## [WORK INSTRUCTION A]
Check each statement against the cardigan write-up and mark it yes or no, quoting the words from the text that decide it: (i) The buttons were bought at Loop. (ii) The sleeves came out a little short. (iii) The yarn used was Rowan Felted Tweed Aran in Dusty SH728.
## [WORK INSTRUCTION B]
Extract the passage of the cardigan write-up between "Setting the sleeves" and "under a coat.", inclusive.
## [WORK INSTRUCTION C]
Translate this sentence from the cardigan write-up into Spanish: "It’s great on its own and it layers very well under a coat."

## [DOCUMENT EXTRACT]
- - - - - - -
Setting the sleeves was a daunting prospect, but thanks to Ruth’s precise maths and my (luckily) good and exact gauge, there were no issues at all. Everything fit into place perfectly: no rucking, no tugging, no fixing. I could never have been more pleased.
I found the buttons at Loop, much to my relief. I didn’t really fancy having to go on a massive button-hunt. The warm black ceramic gives warmth to the colour of the cardi, and are light enough to not weigh down the band but still strong. Again, having a garter stitch band makes it easy to mark a straight line on which the buttons go. That and lots of coil-less safety pins.
The fabric is glorious. It was a sunny but very cold day today, but I didn’t feel the least bit chilly while getting these photos taken, especially considering how deep the cut of the cardi is. It’s great on its own and it layers very well under a coat.
I think the only bit that I wish I could have done better were the sleeves. They came out a little long, but then given what I said about the squishiness of folded-over garter stitch, it isn’t a massive issue. Plus the extra length keeps my hands warm.
I’m very proud of this project. Not just because I actually finished something so big in such good time, and not just because I’ve finally accomplished the one thing that has always eluded me, which was knitting an actual wearable object that wasn’t an accessory.
But I am so proud – so very unspeakably proud – to be able to call such a talented and brilliant designer my friend. Thank you, Ruth, for something so beautiful and so intuitive, and for being so inspiring and encouraging.
Pattern: Montview Cardigan, by Ruth Garcia-Alcantud (www.rockandpurl.com)
Yarn: Rowan Felted Tweed Aran in Dusty SH728
Needles: 5.0mm for the body, sleeves and bands, 5.5mm for casting on the lower band and casting off of the body, 6.0mm for casting on the cuffs and casting off the button and neckband.
- - - - - - -
Data records:
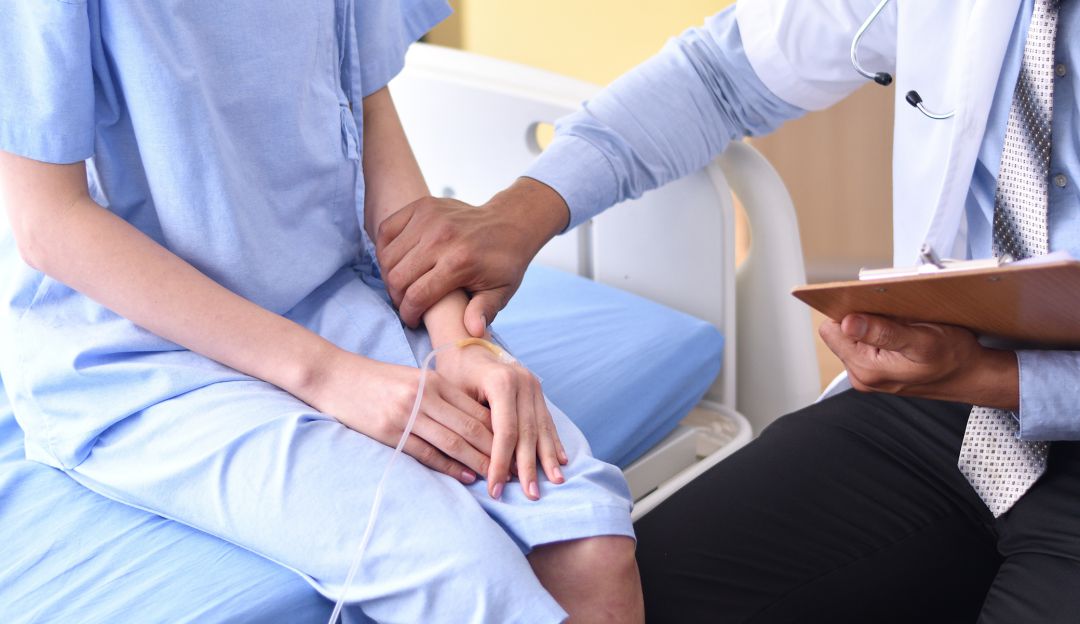 Derechos pacientes con cáncer: Lanzan observatorio para promover derechos de pacientes con cáncer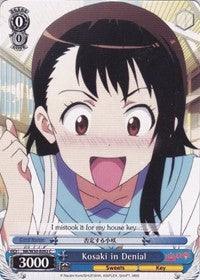 Kosaki in Denial (NK/W30-E092 C) [NISEKOI -False Love-] - POKÉ JEUX
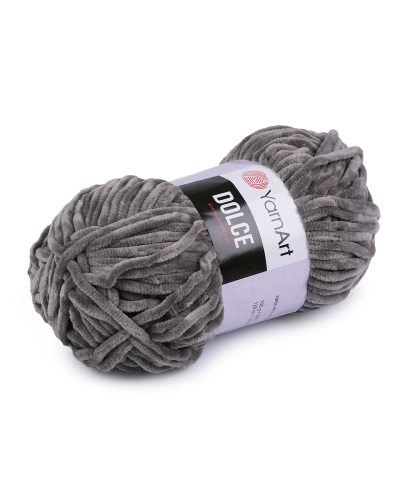 Pletacia ženilková priadza Dolce 100 g - 1 ks | Mimib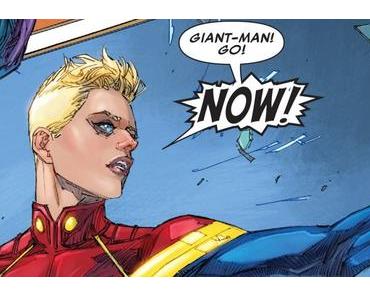 Ultimates #9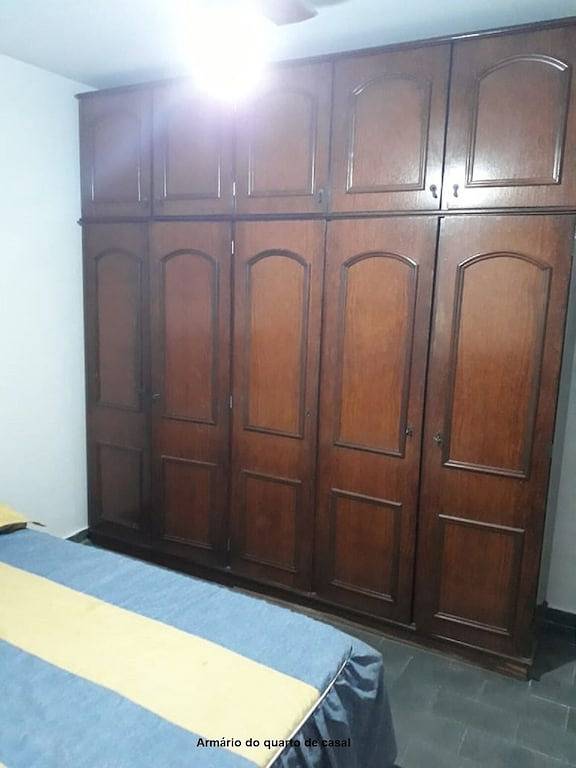 Ferienwohnung für 8 Personen, mit Balkon - 1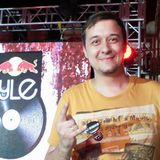 DJ Rimas - Azerbaijan - Baku National Final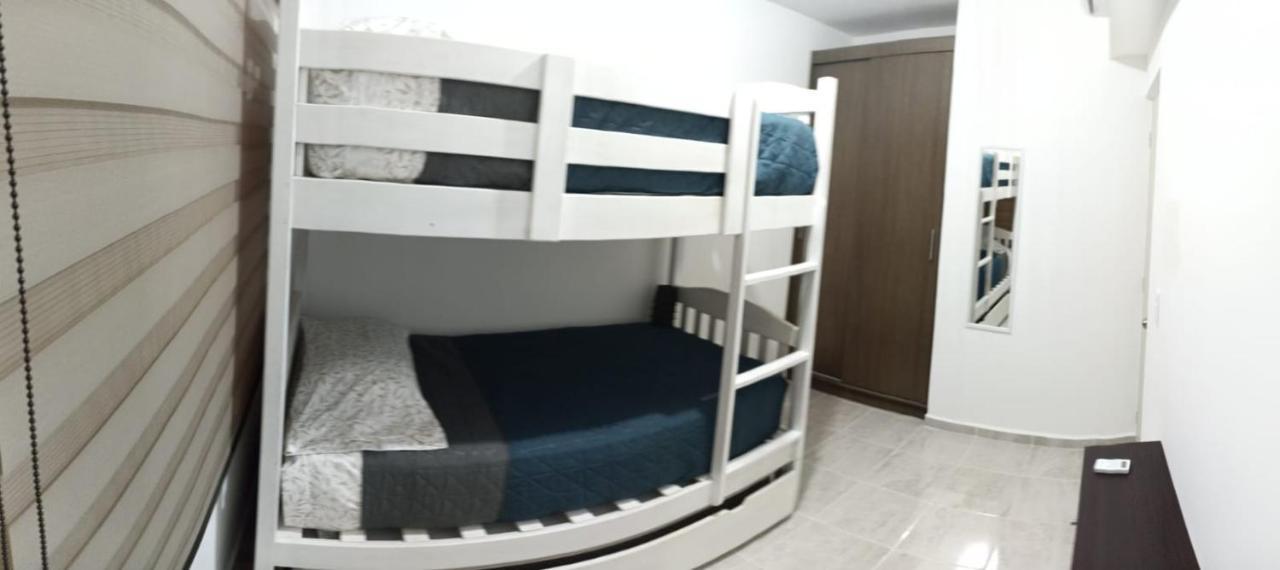 Hermoso Departamento En Playa Del Carmen Exterior photo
- - - - - - -
## [EXERCISE ANSWER A]
(i) Yes: "I found the buttons at Loop"
(ii) No: "They came out a little long"
(iii) Yes: "Yarn: Rowan Felted Tweed Aran in Dusty SH728"

## [EXERCISE ANSWER B]
Setting the sleeves was a daunting prospect, but thanks to Ruth’s precise maths and my (luckily) good and exact gauge, there were no issues at all. Everything fit into place perfectly: no rucking, no tugging, no fixing. I could never have been more pleased.
I found the buttons at Loop, much to my relief. I didn’t really fancy having to go on a massive button-hunt. The warm black ceramic gives warmth to the colour of the cardi, and are light enough to not weigh down the band but still strong. Again, having a garter stitch band makes it easy to mark a straight line on which the buttons go. That and lots of coil-less safety pins.
The fabric is glorious. It was a sunny but very cold day today, but I didn’t feel the least bit chilly while getting these photos taken, especially considering how deep the cut of the cardi is. It’s great on its own and it layers very well under a coat.

## [EXERCISE ANSWER C]
Queda genial por sí sola y va muy bien en capas debajo de un abrigo.